Logo Questions Linux Laravel Mysql Ubuntu Git Menu
 

Which cache mapping technique is used in intel core i7 processor?

I have learned about different cache mapping techniques like direct mapping and fully associative or set associative mapping, and the trade-offs between those. (Wikipedia)

But I am curious which one is used in Intel core i7 or AMD processors nowadays?

How have the techniques evolved? And what are things that need to be improved?

like image 366
Subhadip Avatar asked Mar 04 '18 06:03

Subhadip


1 Answers

Direct-mapped caches are basically never used in modern high-performance CPUs. The power savings are outweighed by the large advantage in hit rate for a set-associative cache of the same size, with only a bit more complexity in the control logic. Transistor budgets are very large these days.

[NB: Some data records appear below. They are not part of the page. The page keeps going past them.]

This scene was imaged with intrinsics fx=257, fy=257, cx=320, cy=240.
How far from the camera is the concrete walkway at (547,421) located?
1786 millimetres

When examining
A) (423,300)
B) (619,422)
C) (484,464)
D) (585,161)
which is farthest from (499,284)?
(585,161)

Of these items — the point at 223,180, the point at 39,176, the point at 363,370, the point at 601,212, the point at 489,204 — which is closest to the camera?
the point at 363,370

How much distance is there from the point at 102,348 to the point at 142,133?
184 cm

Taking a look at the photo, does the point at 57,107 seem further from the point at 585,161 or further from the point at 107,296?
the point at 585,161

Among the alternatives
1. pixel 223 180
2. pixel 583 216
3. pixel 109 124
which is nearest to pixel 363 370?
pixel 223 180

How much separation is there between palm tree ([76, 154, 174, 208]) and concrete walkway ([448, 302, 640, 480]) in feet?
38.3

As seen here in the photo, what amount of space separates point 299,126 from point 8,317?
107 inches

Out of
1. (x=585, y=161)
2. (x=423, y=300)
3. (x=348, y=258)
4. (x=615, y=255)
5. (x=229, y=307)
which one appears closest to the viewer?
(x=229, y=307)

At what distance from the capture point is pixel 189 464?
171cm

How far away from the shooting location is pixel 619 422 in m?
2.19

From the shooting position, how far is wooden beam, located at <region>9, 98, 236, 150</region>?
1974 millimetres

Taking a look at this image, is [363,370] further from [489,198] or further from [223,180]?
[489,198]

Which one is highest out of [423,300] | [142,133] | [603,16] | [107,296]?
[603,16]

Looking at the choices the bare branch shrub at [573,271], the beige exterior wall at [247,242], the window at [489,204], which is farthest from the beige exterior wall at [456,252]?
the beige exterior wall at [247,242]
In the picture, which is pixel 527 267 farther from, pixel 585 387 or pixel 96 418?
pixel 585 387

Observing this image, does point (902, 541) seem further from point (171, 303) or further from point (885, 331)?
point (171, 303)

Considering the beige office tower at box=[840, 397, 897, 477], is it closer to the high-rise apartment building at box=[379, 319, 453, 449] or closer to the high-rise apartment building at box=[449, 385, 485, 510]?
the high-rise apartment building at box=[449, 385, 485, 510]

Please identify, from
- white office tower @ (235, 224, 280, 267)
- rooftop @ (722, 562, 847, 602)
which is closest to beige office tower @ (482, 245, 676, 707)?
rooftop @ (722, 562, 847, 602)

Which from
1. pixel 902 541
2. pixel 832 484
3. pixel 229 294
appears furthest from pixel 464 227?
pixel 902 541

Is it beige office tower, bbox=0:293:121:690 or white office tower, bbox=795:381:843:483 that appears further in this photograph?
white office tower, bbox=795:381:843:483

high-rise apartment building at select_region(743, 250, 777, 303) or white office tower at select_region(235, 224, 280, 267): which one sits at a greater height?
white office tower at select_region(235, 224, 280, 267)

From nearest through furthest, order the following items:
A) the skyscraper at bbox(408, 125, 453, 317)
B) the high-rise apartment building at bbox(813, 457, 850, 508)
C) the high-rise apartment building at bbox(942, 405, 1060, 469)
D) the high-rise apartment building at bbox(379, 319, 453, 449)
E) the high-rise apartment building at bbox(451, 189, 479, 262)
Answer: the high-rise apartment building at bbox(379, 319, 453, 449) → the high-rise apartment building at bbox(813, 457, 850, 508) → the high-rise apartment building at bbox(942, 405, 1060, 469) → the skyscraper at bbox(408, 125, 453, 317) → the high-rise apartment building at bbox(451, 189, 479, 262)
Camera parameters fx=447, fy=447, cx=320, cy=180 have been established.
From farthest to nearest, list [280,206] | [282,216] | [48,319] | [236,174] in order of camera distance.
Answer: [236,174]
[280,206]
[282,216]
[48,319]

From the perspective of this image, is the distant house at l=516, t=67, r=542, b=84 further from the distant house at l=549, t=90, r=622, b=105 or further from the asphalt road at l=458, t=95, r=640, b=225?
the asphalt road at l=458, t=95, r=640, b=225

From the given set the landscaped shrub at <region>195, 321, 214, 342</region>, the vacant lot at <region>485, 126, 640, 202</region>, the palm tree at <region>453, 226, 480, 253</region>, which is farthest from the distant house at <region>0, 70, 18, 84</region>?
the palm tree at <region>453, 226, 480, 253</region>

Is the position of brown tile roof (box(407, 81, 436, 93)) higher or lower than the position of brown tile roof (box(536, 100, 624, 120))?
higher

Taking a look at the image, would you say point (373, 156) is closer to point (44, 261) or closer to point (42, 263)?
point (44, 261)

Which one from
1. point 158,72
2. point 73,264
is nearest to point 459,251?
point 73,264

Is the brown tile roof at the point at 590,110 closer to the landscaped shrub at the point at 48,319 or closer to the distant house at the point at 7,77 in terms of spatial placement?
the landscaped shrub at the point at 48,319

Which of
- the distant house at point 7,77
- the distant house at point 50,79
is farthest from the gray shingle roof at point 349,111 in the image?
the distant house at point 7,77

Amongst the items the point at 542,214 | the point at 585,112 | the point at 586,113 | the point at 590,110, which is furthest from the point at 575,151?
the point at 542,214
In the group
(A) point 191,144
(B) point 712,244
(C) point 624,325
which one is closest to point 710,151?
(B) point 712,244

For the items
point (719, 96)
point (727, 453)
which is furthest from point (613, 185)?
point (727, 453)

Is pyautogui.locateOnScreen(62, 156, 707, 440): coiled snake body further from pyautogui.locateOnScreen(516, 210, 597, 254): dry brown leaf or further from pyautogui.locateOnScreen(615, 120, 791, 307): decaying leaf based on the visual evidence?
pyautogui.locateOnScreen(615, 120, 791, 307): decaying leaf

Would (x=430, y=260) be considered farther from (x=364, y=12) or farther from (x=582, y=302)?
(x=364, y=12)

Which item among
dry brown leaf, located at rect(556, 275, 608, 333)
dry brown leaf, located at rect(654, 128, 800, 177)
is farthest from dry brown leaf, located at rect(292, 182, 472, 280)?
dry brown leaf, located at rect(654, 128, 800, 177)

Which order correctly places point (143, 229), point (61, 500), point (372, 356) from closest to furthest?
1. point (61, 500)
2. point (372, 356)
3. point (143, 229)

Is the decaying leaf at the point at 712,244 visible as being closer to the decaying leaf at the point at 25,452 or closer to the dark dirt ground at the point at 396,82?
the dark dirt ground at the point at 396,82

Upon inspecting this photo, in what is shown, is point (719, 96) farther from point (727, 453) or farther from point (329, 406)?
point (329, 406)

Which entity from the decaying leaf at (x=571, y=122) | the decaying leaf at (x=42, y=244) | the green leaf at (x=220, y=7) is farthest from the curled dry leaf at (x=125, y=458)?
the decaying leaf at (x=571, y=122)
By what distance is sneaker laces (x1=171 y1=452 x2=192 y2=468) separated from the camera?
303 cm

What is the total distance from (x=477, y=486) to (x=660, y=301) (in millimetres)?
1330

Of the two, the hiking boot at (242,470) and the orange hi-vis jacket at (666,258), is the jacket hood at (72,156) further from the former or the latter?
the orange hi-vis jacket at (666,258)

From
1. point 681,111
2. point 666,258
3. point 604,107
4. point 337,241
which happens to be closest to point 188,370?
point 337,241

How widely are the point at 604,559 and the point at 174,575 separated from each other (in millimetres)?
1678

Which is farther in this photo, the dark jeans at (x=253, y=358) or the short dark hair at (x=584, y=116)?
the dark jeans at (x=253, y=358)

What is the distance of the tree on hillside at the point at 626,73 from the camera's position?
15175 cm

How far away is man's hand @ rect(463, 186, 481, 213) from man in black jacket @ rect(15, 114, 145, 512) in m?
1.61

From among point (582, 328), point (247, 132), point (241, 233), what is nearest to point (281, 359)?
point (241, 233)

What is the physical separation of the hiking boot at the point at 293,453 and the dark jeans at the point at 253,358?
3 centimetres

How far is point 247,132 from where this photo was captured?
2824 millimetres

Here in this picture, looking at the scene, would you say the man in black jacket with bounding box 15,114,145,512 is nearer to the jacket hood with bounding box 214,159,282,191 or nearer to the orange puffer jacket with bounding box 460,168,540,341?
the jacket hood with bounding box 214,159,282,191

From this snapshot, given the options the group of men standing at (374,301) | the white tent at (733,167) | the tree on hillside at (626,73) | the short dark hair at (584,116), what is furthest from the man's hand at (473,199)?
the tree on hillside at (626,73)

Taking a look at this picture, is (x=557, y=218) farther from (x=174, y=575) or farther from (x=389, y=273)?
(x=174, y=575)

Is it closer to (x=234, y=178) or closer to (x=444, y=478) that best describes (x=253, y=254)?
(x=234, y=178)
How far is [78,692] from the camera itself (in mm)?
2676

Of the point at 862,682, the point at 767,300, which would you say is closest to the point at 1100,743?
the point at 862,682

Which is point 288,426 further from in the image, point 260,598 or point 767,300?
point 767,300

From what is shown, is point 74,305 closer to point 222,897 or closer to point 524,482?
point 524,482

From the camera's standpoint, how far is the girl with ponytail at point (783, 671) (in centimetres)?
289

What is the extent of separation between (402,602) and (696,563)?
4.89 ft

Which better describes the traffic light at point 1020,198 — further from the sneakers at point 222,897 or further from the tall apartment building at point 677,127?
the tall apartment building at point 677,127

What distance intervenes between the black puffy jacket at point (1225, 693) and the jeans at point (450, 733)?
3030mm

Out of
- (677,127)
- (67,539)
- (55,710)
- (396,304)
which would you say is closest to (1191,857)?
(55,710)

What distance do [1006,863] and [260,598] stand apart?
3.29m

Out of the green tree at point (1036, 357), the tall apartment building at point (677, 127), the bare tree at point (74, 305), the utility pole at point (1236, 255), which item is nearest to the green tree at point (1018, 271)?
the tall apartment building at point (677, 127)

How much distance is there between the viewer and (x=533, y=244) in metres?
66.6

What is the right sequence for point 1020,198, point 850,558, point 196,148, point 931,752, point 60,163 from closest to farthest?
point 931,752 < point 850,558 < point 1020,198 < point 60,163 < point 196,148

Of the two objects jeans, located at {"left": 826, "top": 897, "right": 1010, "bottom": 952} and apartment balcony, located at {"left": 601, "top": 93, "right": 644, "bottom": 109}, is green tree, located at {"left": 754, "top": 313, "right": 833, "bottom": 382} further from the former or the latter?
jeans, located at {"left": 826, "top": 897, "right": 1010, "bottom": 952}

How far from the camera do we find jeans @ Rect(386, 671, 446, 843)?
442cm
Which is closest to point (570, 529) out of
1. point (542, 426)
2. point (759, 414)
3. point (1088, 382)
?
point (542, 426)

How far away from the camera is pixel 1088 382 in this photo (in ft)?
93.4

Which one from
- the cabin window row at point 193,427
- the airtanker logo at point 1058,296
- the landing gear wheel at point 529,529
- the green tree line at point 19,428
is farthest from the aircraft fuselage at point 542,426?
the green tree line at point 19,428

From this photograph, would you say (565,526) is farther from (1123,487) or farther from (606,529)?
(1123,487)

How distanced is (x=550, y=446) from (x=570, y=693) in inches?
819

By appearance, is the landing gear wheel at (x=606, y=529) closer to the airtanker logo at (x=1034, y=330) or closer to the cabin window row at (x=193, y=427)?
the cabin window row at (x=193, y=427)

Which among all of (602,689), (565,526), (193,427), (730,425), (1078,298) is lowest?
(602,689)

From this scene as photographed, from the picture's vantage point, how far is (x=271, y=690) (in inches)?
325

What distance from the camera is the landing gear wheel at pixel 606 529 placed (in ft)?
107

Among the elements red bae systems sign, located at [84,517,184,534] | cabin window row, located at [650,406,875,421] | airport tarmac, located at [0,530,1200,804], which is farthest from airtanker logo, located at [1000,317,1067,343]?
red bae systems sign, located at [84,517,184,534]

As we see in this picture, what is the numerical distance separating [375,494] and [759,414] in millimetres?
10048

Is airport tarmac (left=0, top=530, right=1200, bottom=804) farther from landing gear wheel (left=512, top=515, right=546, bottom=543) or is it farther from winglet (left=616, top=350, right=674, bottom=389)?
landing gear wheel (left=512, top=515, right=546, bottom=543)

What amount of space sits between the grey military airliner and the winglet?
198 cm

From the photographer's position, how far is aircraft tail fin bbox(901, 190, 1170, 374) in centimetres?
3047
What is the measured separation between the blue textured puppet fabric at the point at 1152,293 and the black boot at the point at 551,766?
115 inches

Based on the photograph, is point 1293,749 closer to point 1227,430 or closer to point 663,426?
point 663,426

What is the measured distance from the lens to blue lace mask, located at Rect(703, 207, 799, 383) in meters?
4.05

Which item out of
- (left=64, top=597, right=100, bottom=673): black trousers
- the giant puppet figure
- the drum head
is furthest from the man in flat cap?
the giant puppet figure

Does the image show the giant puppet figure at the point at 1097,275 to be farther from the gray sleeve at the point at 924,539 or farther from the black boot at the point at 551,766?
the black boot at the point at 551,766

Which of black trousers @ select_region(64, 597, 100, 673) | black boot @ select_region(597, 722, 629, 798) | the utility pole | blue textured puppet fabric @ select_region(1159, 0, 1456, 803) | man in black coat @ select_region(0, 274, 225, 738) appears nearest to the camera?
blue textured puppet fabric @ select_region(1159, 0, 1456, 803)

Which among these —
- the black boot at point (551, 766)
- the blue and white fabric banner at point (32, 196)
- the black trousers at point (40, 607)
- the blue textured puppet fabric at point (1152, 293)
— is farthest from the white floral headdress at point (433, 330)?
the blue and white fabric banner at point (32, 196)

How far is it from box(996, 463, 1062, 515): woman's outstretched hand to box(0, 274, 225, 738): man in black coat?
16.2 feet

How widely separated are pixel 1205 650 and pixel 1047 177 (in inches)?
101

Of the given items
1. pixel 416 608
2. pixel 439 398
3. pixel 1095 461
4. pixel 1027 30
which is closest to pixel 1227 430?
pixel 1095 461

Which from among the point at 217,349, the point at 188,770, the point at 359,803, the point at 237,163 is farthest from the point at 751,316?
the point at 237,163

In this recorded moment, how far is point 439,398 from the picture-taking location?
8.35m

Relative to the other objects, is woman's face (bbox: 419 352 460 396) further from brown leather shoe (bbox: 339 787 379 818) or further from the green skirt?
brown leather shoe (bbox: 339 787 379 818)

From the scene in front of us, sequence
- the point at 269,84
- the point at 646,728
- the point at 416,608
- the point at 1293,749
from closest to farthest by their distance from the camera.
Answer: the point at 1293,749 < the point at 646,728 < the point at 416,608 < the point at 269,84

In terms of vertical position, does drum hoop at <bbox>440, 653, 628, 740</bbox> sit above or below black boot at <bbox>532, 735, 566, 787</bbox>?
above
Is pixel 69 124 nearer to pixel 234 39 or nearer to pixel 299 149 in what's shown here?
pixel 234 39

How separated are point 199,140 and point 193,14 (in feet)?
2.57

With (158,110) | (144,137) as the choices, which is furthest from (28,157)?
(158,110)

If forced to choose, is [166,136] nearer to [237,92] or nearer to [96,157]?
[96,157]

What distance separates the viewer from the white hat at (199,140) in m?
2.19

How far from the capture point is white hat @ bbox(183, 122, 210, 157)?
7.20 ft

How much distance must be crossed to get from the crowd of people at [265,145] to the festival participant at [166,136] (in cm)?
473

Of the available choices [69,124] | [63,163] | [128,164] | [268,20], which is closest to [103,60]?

It's very common for software to have at least a couple arrays that are a multiple of 4k apart from each other, which would create conflict misses in a direct-mapped cache. (Tuning code with more than a couple arrays can involve skewing them to reduce conflict misses, if a loop needs to iterate through all of them at once)

Modern CPUs are so fast that DRAM latency is over 200 core clock cycles, which is too big even for powerful out-of-order execution CPUs to hide very well on a cache miss.


Multi-level caches are essential (and used is all high-performance CPUs) to give the low latency (~4 cycles) / high throughput for the hottest data (e.g. up to 2 loads and 1 store per clock, with a 128, 256 or even 512-bit path between L1D cache and vector load/store execution units), while still being large enough to cache a reasonable sized working set. It's physically impossible to build one very large / very fast / highly-associative cache that performs as well as current multi-level caches for typical workloads; speed-of-light delays when data has to physically travel far are a problem. The power cost would be prohibitive as well. (In fact, power / power density is a major limiting factor for modern CPUs, see Modern Microprocessors: A 90-Minute Guide!.)

All levels of cache (except the uop cache) are physically indexed / physically tagged in all the x86 CPUs I'm aware of. L1D caches in most designs take their index bits from below the page offset, and thus are also VIPT allowing TLB lookup to happen in parallel with tag fetch, but without any aliasing problems. Thus, caches don't need to be flushed on context switches or anything. (See this answer for more about multi-level caches in general and the VIPT speed trick, and some cache parameters of some actual x86 CPUs.)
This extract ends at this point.